In Tick Tubes, this permethrin-treated cotton attracts mice looking for nest-building material. When the mouse takes the cotton back to its nest, the permethrin both kills any ticks that might be present (and reproducing) in the nest and mixes with the oils in the rodent’s fur. So, when the mouse goes back outside, it will kill any tick it encounters.
And this is all done without hurting the mouse.
Damminix, a manufacturer of Tick Tubes, estimates that it takes:
Six tubes to treat 1/8 acre of mouse habitats
24 tubes to treat 1/2 acre of mouse habitats
96 tubes to treat 2 acres of mouse habitat
Keep in mind that these estimates are strictly for the areas of your property that are mouse habitats – not necessarily your entire plot. So, depending on the landscaping and terrain of your property, six tubes could go a long way in significantly reducing the tick population in your yard.
Place the tubes in spots where mice are mostly likely to live, hide, or hang around, such as:
Areas with a lot of leaf litter (e.g. flower beds, under bushes)
Near stone walls or basement walls
You can purchaseTick Tubes at a number of online and physical retailers, or you can make your ownusing some cardboard rolls (from toilet paper or some other source), a bottle of permethrin, and cotton balls.

**DATA TO EXAMINE**
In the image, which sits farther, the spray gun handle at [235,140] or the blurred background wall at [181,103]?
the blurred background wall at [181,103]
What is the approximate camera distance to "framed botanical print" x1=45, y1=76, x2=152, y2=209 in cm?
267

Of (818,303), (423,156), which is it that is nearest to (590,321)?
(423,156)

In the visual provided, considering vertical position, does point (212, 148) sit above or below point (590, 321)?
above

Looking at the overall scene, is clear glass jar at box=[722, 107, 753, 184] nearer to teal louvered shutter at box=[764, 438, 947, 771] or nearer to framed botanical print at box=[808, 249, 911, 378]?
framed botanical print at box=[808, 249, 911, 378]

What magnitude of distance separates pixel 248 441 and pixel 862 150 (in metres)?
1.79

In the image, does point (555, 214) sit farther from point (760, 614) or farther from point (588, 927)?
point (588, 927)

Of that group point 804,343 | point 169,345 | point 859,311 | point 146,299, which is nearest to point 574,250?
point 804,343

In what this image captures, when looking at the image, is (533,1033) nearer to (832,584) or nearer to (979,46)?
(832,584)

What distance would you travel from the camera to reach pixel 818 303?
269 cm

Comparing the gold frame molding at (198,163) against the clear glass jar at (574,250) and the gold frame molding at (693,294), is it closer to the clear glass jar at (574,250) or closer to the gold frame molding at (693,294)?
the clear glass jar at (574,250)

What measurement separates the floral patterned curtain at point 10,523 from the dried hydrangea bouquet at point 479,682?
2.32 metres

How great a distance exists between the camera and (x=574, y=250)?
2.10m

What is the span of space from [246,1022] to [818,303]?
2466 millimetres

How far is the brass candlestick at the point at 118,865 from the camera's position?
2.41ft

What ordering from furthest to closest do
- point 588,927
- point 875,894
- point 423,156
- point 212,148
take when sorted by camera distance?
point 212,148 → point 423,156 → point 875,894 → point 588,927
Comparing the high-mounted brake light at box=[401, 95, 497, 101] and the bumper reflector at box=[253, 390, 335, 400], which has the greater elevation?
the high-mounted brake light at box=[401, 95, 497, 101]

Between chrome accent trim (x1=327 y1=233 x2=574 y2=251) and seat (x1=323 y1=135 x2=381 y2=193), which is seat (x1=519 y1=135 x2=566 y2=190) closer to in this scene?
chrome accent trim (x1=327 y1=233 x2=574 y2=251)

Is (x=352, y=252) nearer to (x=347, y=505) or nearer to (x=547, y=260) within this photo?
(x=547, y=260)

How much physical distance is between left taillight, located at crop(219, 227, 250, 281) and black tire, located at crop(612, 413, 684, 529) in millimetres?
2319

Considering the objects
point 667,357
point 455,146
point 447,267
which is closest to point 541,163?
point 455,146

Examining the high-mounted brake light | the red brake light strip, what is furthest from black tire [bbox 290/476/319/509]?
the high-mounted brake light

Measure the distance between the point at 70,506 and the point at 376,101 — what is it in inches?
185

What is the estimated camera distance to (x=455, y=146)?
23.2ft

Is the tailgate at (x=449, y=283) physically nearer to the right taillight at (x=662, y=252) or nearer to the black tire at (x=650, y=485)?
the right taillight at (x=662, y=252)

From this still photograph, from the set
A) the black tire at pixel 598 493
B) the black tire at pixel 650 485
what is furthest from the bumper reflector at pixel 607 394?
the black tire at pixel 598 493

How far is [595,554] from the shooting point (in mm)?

**EXERCISE BRIEF**
Rewrite the stretch of the tick tube text from "Damminix, a manufacturer" through "beds, under bushes)", putting "fallen leaves" in place of "leaf litter".

**ANSWER FOR THIS EXERCISE**
Damminix, a manufacturer of Tick Tubes, estimates that it takes:
Six tubes to treat 1/8 acre of mouse habitats
24 tubes to treat 1/2 acre of mouse habitats
96 tubes to treat 2 acres of mouse habitat
Keep in mind that these estimates are strictly for the areas of your property that are mouse habitats – not necessarily your entire plot. So, depending on the landscaping and terrain of your property, six tubes could go a long way in significantly reducing the tick population in your yard.
Place the tubes in spots where mice are mostly likely to live, hide, or hang around, such as:
Areas with a lot of fallen leaves (e.g. flower beds, under bushes)